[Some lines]
######

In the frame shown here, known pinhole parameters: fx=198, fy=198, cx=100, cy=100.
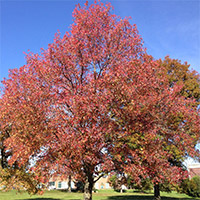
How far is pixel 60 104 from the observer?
40.4 ft

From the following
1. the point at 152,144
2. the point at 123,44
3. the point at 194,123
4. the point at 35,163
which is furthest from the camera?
the point at 194,123

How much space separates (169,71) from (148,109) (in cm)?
2085

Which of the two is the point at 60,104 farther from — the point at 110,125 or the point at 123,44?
the point at 123,44

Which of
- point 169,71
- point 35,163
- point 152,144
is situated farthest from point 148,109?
point 169,71

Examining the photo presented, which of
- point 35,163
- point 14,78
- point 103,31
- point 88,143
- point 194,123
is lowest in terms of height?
point 35,163

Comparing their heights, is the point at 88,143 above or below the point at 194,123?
below

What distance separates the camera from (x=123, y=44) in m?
14.7

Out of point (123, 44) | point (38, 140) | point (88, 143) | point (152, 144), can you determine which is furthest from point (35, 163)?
point (123, 44)

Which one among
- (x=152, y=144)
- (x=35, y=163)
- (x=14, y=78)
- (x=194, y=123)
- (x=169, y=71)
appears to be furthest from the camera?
(x=169, y=71)

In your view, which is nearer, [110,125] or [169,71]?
[110,125]

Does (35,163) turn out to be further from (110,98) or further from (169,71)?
(169,71)

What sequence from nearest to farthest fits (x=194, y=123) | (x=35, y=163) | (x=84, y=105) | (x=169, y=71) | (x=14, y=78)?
(x=84, y=105) → (x=35, y=163) → (x=14, y=78) → (x=194, y=123) → (x=169, y=71)

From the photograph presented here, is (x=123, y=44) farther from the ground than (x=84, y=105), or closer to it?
farther from the ground

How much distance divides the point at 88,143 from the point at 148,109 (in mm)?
4651
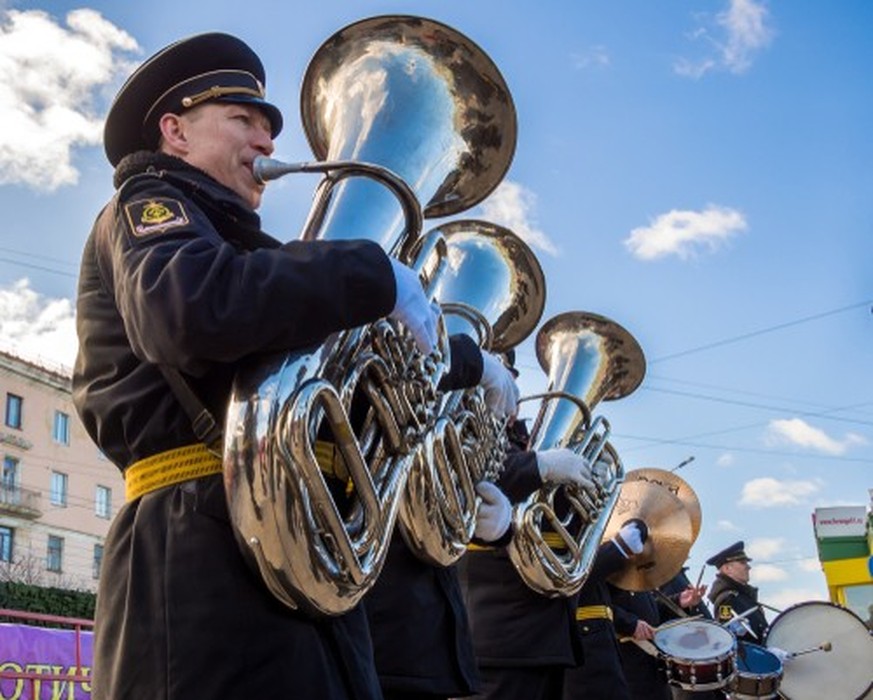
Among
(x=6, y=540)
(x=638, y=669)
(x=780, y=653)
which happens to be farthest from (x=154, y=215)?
(x=6, y=540)

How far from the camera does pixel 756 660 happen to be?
7.89 meters

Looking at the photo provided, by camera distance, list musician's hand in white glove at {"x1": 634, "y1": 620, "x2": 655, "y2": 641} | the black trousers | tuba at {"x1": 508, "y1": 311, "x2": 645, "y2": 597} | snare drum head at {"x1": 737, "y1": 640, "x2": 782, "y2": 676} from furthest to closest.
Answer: snare drum head at {"x1": 737, "y1": 640, "x2": 782, "y2": 676} < musician's hand in white glove at {"x1": 634, "y1": 620, "x2": 655, "y2": 641} < tuba at {"x1": 508, "y1": 311, "x2": 645, "y2": 597} < the black trousers

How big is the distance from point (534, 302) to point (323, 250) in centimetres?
321

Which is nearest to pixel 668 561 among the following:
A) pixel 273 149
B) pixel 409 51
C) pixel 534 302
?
pixel 534 302

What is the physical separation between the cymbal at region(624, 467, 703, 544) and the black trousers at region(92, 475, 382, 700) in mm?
5971

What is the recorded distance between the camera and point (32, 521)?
4850 centimetres

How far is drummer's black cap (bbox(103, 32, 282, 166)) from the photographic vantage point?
2732mm

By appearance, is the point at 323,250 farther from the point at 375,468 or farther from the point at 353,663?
the point at 353,663

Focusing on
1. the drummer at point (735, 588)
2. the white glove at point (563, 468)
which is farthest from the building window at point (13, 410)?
the white glove at point (563, 468)

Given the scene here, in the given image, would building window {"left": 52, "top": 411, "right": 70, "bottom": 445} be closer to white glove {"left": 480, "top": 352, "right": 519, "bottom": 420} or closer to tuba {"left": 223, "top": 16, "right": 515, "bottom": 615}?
white glove {"left": 480, "top": 352, "right": 519, "bottom": 420}

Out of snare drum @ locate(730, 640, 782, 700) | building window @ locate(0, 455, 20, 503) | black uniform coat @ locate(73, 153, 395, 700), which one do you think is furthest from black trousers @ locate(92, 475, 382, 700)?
building window @ locate(0, 455, 20, 503)

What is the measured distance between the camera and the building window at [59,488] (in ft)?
161

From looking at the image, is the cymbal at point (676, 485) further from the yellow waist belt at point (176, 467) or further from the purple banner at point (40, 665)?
the yellow waist belt at point (176, 467)

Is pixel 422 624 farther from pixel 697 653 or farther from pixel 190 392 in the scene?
pixel 697 653
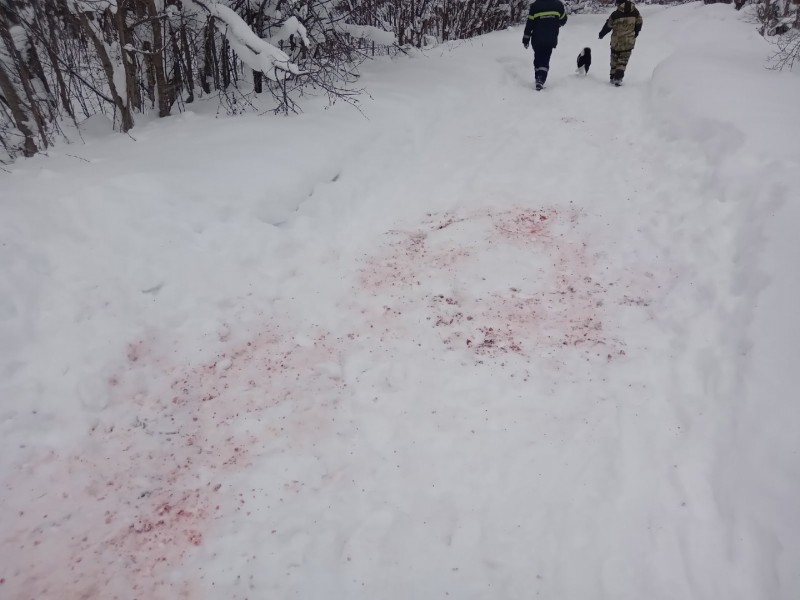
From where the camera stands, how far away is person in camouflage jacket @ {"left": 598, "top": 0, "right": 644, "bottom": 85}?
8.67m

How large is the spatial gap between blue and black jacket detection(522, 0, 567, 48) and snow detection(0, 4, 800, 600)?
394cm

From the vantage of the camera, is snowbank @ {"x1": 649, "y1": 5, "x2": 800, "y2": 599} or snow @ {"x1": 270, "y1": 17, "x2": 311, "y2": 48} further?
snow @ {"x1": 270, "y1": 17, "x2": 311, "y2": 48}

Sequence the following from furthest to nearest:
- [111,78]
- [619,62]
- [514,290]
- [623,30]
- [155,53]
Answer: [619,62]
[623,30]
[155,53]
[111,78]
[514,290]

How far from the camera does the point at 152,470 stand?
9.30 ft

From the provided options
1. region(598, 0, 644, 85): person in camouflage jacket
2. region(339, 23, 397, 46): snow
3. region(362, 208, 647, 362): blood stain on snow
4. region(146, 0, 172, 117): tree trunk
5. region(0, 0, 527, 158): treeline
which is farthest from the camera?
region(598, 0, 644, 85): person in camouflage jacket

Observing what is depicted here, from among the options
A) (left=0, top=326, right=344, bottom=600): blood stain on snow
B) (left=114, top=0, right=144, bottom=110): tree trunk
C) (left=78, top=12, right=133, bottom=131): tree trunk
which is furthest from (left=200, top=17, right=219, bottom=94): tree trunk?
(left=0, top=326, right=344, bottom=600): blood stain on snow

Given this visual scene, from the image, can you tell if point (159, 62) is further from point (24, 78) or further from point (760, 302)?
point (760, 302)

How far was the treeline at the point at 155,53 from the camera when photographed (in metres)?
5.56

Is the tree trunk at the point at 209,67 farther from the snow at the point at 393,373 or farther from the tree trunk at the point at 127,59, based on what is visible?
the snow at the point at 393,373

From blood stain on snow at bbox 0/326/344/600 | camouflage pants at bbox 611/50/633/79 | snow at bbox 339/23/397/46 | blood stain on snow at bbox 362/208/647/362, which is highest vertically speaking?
snow at bbox 339/23/397/46

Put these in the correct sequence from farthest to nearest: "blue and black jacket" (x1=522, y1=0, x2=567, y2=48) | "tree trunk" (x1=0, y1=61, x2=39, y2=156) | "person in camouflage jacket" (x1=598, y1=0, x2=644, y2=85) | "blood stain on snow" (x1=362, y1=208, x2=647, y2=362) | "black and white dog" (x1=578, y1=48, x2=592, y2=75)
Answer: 1. "black and white dog" (x1=578, y1=48, x2=592, y2=75)
2. "blue and black jacket" (x1=522, y1=0, x2=567, y2=48)
3. "person in camouflage jacket" (x1=598, y1=0, x2=644, y2=85)
4. "tree trunk" (x1=0, y1=61, x2=39, y2=156)
5. "blood stain on snow" (x1=362, y1=208, x2=647, y2=362)

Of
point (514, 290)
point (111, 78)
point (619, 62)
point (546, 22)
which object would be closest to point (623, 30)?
point (619, 62)

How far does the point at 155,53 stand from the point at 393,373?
532cm

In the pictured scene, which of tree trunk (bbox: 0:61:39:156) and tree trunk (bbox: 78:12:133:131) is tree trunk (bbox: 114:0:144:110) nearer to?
tree trunk (bbox: 78:12:133:131)
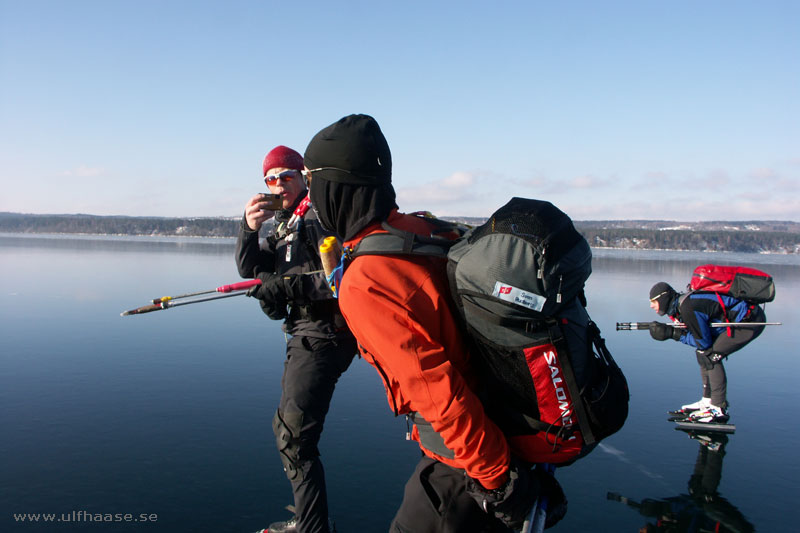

######

Instructions to follow: Please return the lines exactly, starting with the line that contains "Put these in" and continuing through the end of the lines. Leave the pictures out of your answer.

Result for this task:
Put these in the correct sequence from farthest to nearest: "blue and black jacket" (x1=522, y1=0, x2=567, y2=48) | "tree trunk" (x1=0, y1=61, x2=39, y2=156) | "person in camouflage jacket" (x1=598, y1=0, x2=644, y2=85) | "blood stain on snow" (x1=362, y1=208, x2=647, y2=362) | "black and white dog" (x1=578, y1=48, x2=592, y2=75)
Answer: 1. "black and white dog" (x1=578, y1=48, x2=592, y2=75)
2. "blue and black jacket" (x1=522, y1=0, x2=567, y2=48)
3. "person in camouflage jacket" (x1=598, y1=0, x2=644, y2=85)
4. "tree trunk" (x1=0, y1=61, x2=39, y2=156)
5. "blood stain on snow" (x1=362, y1=208, x2=647, y2=362)

Of
point (514, 290)
point (111, 78)
point (619, 62)
point (546, 22)
which object would be closest to point (623, 30)?
point (619, 62)

How far does the point at 155,53 stand from the point at 393,373?
532cm

In the pictured scene, which of tree trunk (bbox: 0:61:39:156) and tree trunk (bbox: 78:12:133:131) is tree trunk (bbox: 114:0:144:110) nearer to?
tree trunk (bbox: 78:12:133:131)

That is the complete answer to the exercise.